The strongest public clue in the Guthrie case remains the doorbell footage released on Feb. 10 by the Pima County Sheriff’s Department and the FBI. Hours after those images were made public, authorities searched a home in Rio Rico, about 60 miles south of Tucson, and detained a man for questioning. He was later released, and no charges followed. Another lead once appeared promising when investigators recovered gloves about 2 miles from Guthrie’s home that resembled those worn by the masked person in the video. DNA from the gloves produced no match in the national CODIS database, and on Mar. 4 sheriff’s officials said further testing traced the gloves to a local restaurant employee who is not considered part of the case.

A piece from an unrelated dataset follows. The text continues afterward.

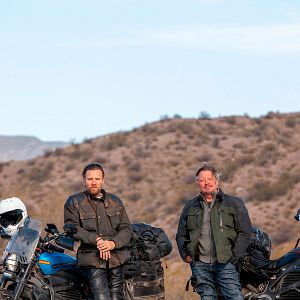 Foto El mundo en moto: Rumbo norte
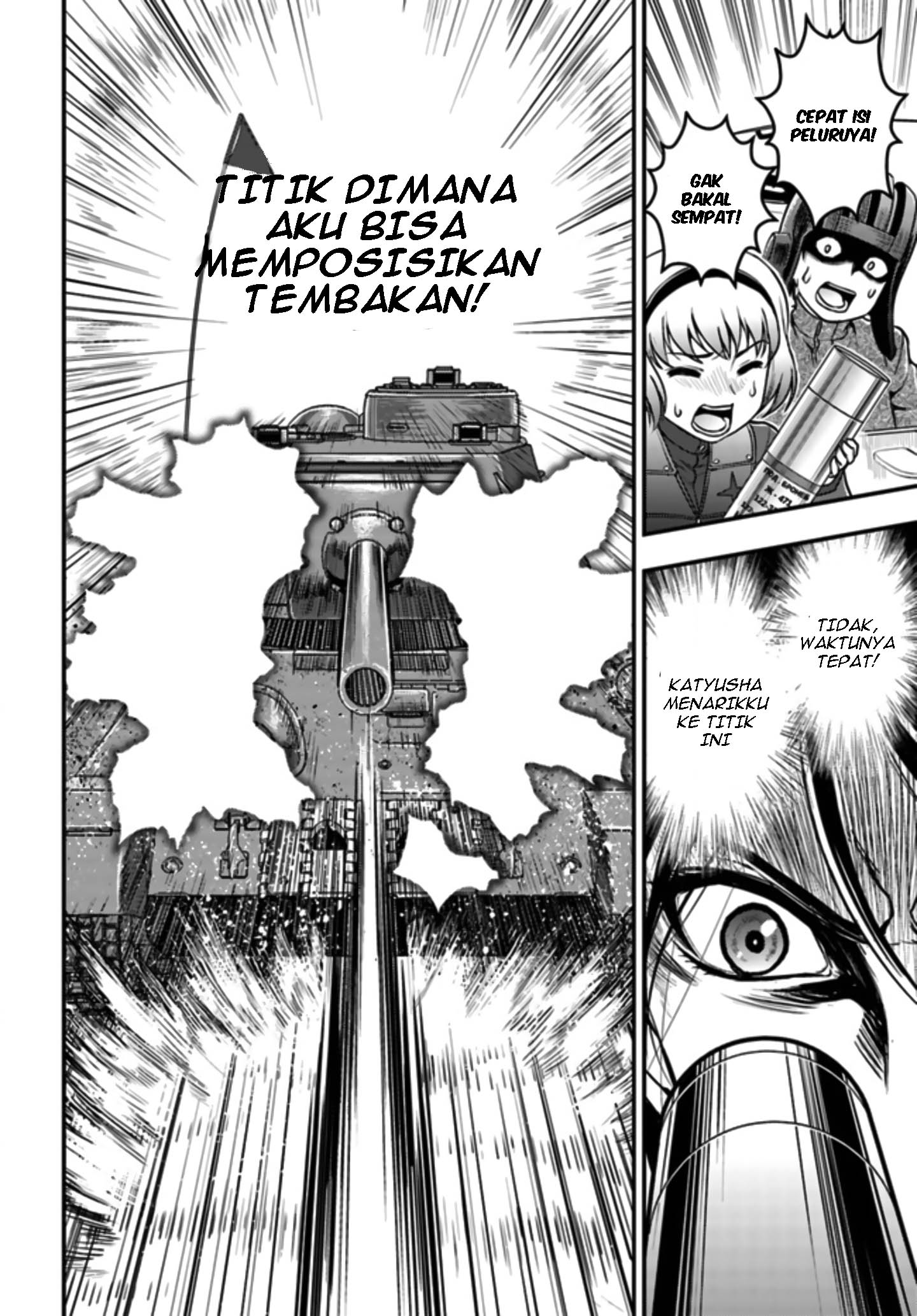 Girls und Panzer – Saga of Pravda Chapter 1.2 Gambar 24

Other evidence is still being tested, including additional gloves and other trace material sent to a private laboratory in Florida. Sheriff Chris Nanos has said detectives believe they are closer to answers than they were earlier in the inquiry, but he has also made clear that key pieces of evidence remain outside public view in order to protect the investigation.

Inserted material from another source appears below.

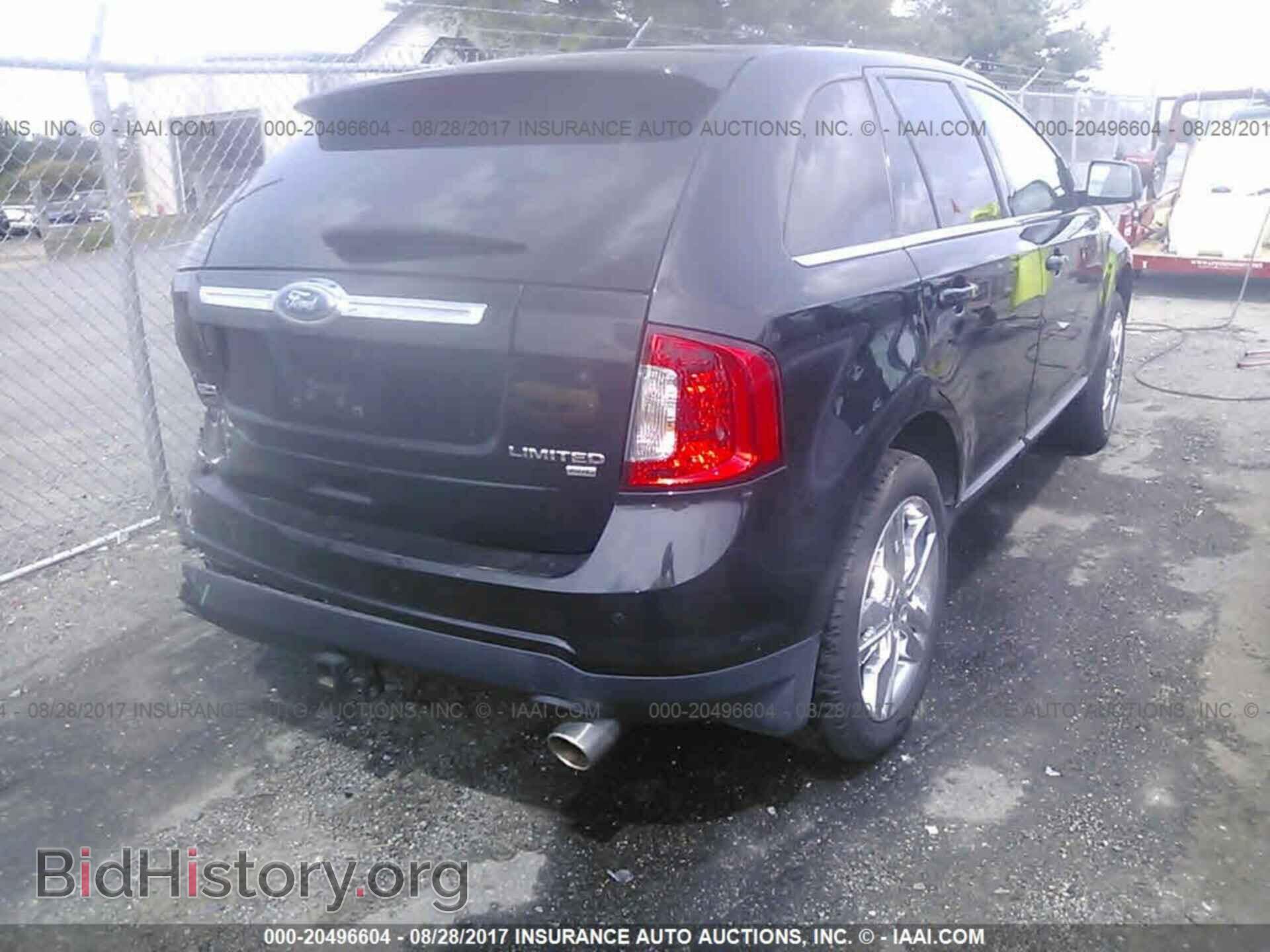 2011 Ford Edge - VIN: 2FMDK4KC9BBA18469 - Фото 4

The contrast between the two Arizona scenes has become part of the story. In Phoenix, the Grand Canal is a busy strip used by joggers, cyclists and families, and neighbors said the discovery rattled people who had treated the path as routine public space. “It’s kinda scary actually,” Roger Garcia, who was near the canal with his son, said after the body was found. Miriam Lopez, a jogger in the area, said the killing made her feel less safe on a path she already avoided at night. In Tucson, Nancy Guthrie’s home has become something quieter and more symbolic, with yellow flowers, cards and handwritten notes left outside by friends, strangers and churchgoers. Savannah Guthrie visited that tribute with family members last week before making an off-camera stop at NBC’s New York studios to thank colleagues for their support. In one recent family appeal, she said, “Someone out there knows something,” a line that has come to frame both the waiting in Tucson and the questions still hanging over the canal bank in Phoenix.
As of Monday night, Phoenix police had identified the woman found near the canal as Alex Fleming, but her official cause and manner of death were still pending. Nancy Guthrie remained missing, and the next likely milestones were the medical examiner’s findings in Phoenix and any new forensic or surveillance developments announced by Pima County or the FBI.
Author note: Last updated March 9, 2026.